● **WORK INSTRUCTIONS**: Put the items from the line with "BZU BZU Head" to the line with "Guirlande lumineuse féérique" into a numbered list, skipping any blank lines. Leave the pictures out of the list.

● **DATA EXTRACTS**:
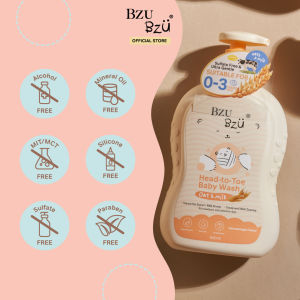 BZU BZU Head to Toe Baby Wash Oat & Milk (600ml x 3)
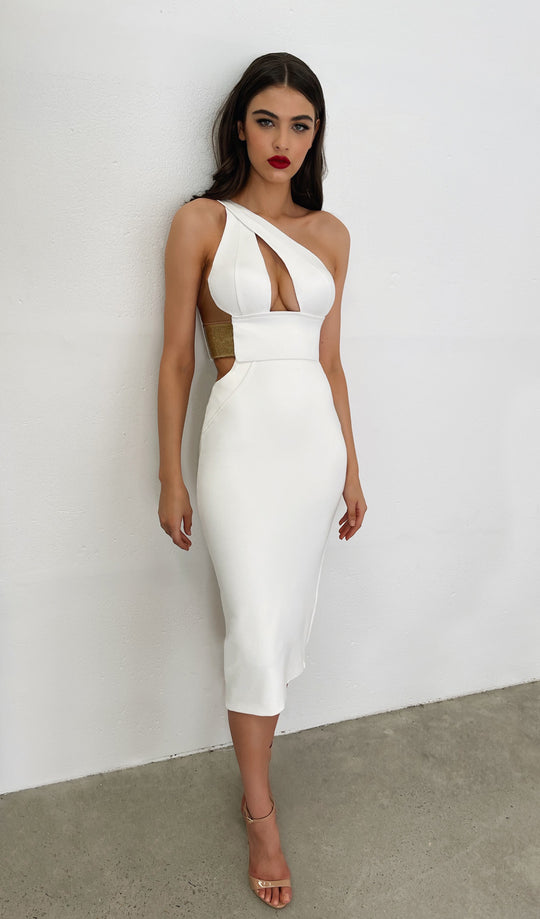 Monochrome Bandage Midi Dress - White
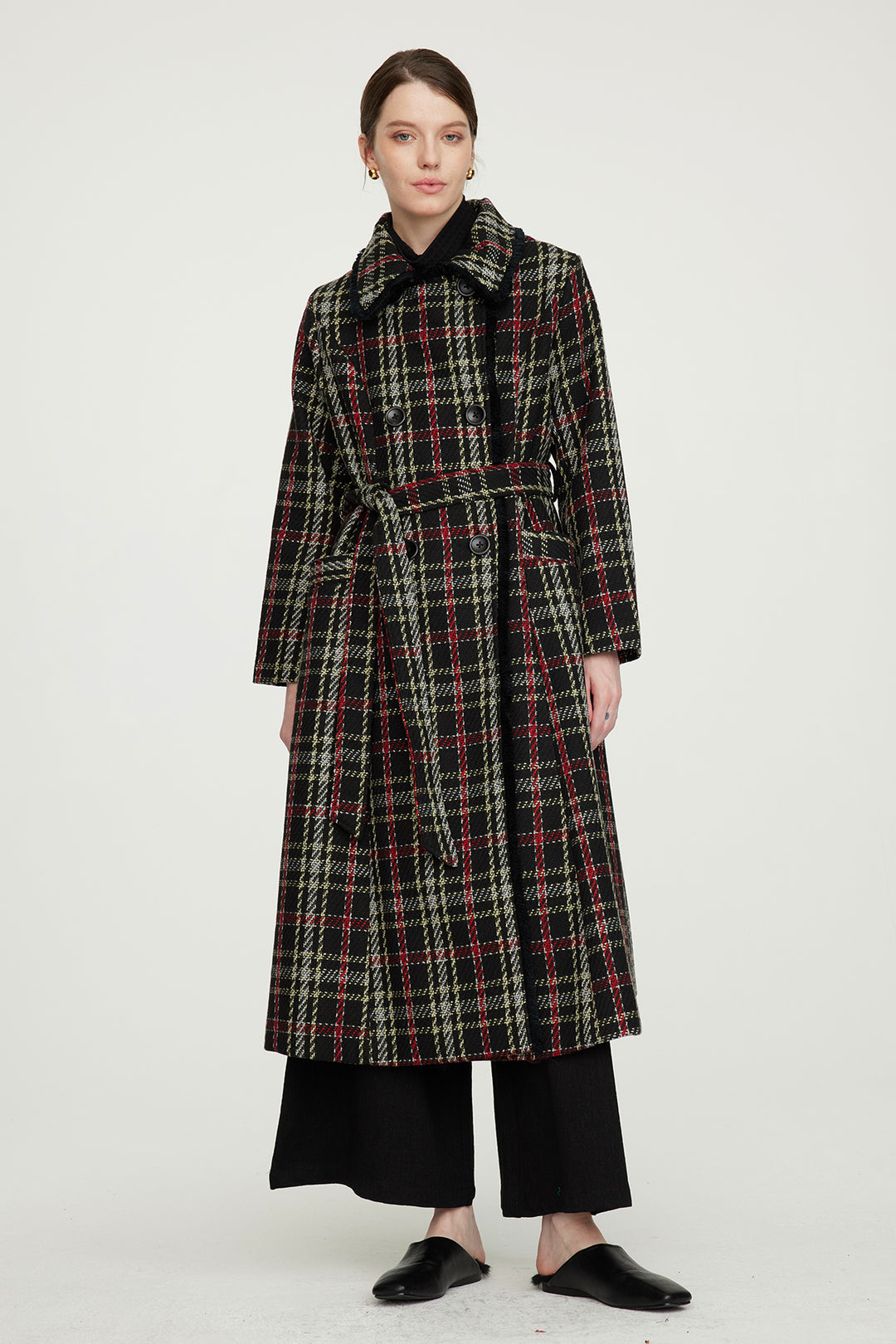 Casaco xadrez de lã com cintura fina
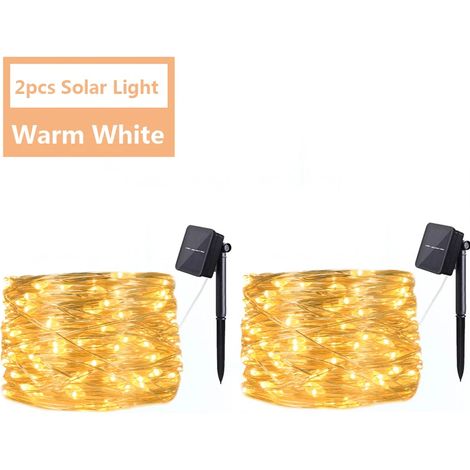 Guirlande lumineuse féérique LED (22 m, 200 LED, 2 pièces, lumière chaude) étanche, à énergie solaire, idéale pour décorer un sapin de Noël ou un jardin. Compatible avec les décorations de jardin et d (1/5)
...
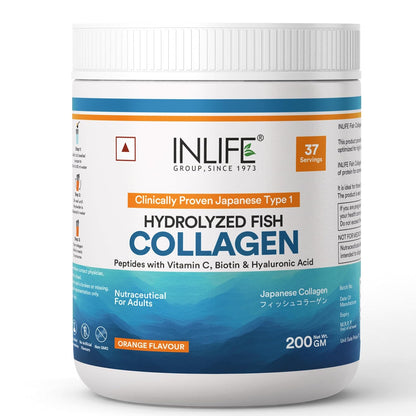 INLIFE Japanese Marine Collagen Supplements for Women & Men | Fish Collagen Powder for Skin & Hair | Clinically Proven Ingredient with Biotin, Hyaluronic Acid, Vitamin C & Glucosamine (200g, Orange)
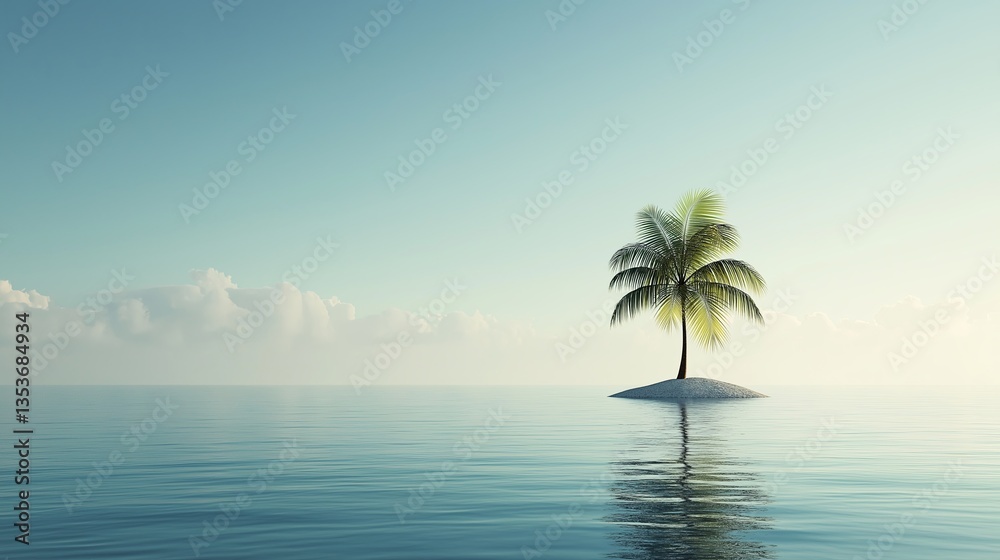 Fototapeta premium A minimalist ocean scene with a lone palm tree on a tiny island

● **RESPONSE TO THIS EXERCISE**:
1.  BZU BZU Head to Toe Baby Wash Oat & Milk (600ml x 3)
2.  Monochrome Bandage Midi Dress - White
3.  Casaco xadrez de lã com cintura fina
4.  Guirlande lumineuse féérique LED (22 m, 200 LED, 2 pièces, lumière chaude) étanche, à énergie solaire, idéale pour décorer un sapin de Noël ou un jardin. Compatible avec les décorations de jardin et d (1/5)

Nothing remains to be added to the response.